Today, I would like to share with you my views on the puzzle “why nations fail” based on our experience in Greece where, after a deep and prolonged depression that started in 2008, real GDP fell by 26%, unemployment rate is at 25%, pushing many people into poverty and increasing income inequality.
These are clear signs of a failure and although it is hard to consider Greece as a failed state, as it still stands within the group of the 30 most developed nations, there is always the risk of being trapped into a prolonged stagnation and deflation.
This will definitely cause Greece to lose its place among the 30 wealthiest nations and it will trap large segments of its population in chronic unemployment and poverty.
Today, I would like to argue that the economic problems of Greece are the immediate result mainly of an institutional failure along the lines proposed four years ago by Daron Acemoglu and James A. Robinson in their well-known book “Why Nations Fail”.

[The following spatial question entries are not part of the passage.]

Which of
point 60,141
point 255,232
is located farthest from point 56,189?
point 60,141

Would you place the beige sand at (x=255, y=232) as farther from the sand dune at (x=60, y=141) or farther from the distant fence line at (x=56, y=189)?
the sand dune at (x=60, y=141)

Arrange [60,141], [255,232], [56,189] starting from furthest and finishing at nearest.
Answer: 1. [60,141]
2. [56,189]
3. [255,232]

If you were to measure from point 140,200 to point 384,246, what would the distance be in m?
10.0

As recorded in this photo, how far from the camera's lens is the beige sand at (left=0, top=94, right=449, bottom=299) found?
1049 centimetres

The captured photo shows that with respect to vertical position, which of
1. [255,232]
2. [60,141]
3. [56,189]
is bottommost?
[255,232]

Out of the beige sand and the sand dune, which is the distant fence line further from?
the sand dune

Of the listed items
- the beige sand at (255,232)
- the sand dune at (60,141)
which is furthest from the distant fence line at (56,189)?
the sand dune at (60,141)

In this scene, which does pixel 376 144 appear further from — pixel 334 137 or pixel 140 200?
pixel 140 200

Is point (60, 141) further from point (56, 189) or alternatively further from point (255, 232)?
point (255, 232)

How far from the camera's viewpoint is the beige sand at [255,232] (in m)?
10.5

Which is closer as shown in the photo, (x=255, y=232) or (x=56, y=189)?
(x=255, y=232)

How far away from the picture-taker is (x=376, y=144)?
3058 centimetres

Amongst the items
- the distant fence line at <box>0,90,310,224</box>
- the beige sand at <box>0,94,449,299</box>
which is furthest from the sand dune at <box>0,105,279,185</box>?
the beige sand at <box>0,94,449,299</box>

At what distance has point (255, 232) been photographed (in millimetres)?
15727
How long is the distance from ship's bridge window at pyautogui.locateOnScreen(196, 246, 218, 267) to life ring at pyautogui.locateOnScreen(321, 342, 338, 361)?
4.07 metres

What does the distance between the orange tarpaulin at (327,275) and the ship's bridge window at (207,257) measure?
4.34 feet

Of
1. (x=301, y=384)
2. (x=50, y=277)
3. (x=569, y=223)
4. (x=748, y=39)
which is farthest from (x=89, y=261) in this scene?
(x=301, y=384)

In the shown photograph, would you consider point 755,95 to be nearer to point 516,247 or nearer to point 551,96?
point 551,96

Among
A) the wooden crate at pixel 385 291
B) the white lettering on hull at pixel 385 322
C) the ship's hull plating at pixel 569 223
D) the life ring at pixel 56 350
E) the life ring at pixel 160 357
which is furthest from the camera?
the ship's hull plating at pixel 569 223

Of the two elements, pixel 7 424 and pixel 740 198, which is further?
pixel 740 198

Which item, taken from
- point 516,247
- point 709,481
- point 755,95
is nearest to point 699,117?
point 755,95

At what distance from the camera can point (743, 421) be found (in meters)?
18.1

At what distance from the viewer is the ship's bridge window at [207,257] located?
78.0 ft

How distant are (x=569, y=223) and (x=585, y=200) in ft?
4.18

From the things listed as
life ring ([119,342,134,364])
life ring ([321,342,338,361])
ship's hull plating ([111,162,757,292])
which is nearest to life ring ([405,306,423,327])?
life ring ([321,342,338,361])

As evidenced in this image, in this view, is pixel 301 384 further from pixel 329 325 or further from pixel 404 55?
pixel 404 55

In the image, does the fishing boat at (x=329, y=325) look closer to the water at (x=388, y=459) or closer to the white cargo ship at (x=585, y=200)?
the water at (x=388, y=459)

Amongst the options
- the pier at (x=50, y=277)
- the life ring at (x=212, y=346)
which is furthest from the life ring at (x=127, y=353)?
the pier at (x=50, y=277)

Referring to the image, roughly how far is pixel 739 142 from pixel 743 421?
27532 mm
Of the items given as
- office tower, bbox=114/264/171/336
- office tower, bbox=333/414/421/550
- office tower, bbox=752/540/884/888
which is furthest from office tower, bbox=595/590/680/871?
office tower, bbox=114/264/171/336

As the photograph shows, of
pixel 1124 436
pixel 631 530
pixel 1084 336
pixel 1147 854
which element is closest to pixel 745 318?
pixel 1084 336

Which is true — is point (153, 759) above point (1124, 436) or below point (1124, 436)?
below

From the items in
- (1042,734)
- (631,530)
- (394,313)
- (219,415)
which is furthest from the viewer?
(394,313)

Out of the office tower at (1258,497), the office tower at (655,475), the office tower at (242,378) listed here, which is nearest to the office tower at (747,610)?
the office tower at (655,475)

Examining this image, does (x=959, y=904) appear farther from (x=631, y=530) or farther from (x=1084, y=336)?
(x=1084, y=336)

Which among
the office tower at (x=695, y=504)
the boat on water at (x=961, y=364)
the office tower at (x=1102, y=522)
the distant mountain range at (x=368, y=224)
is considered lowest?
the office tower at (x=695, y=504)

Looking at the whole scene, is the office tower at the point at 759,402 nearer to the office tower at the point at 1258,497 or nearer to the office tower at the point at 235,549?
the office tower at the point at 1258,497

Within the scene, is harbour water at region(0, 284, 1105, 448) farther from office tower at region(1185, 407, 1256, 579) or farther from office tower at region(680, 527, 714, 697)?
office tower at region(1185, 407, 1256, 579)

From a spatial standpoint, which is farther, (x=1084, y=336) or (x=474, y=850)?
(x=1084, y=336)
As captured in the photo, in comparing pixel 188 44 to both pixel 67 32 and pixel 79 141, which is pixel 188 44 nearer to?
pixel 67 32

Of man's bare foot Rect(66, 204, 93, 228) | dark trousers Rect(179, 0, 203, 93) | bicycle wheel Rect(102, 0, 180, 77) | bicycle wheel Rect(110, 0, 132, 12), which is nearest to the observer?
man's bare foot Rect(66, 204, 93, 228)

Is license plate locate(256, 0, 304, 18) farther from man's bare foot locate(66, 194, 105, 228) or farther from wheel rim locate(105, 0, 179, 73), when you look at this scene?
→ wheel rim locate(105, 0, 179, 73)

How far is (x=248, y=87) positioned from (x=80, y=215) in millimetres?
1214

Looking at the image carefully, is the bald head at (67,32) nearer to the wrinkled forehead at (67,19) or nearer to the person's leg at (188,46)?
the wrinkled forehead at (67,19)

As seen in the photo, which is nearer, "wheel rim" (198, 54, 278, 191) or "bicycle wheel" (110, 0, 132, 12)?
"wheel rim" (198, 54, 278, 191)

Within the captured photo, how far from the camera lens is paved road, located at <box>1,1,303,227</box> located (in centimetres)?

The authors argue that the key differentiator between countries is not capital, or culture, or geographical location or the existence of a team of technocrats that would advise benevolent politicians, but “institutions.”
Nations thrive when they develop “inclusive” political and economic institutions, and they fail when those institutions become “extractive” and concentrate power and opportunity in the hands of only a few.
“Inclusive economic institutions that enforce property rights, create a level playing field, and encourage investments in new technologies and skills are more conducive to economic growth than extractive economic institutions that are structured to extract resources from the many by the few,” they write.
In the case of Greece, economic institutions and other institutions such as social security and social partners were definitely not inclusive but extractive and this despite the fact that political institutions were inclusive.
The Greek political system up to 2009 was dominated by two parties and also exhibited one of the most polarized and divisive political cultures in Europe.
This may explain why political parties failed to introduce the much needed structural changes and protected extractive economic institutions that led at some point to the collapse of the Greek economy.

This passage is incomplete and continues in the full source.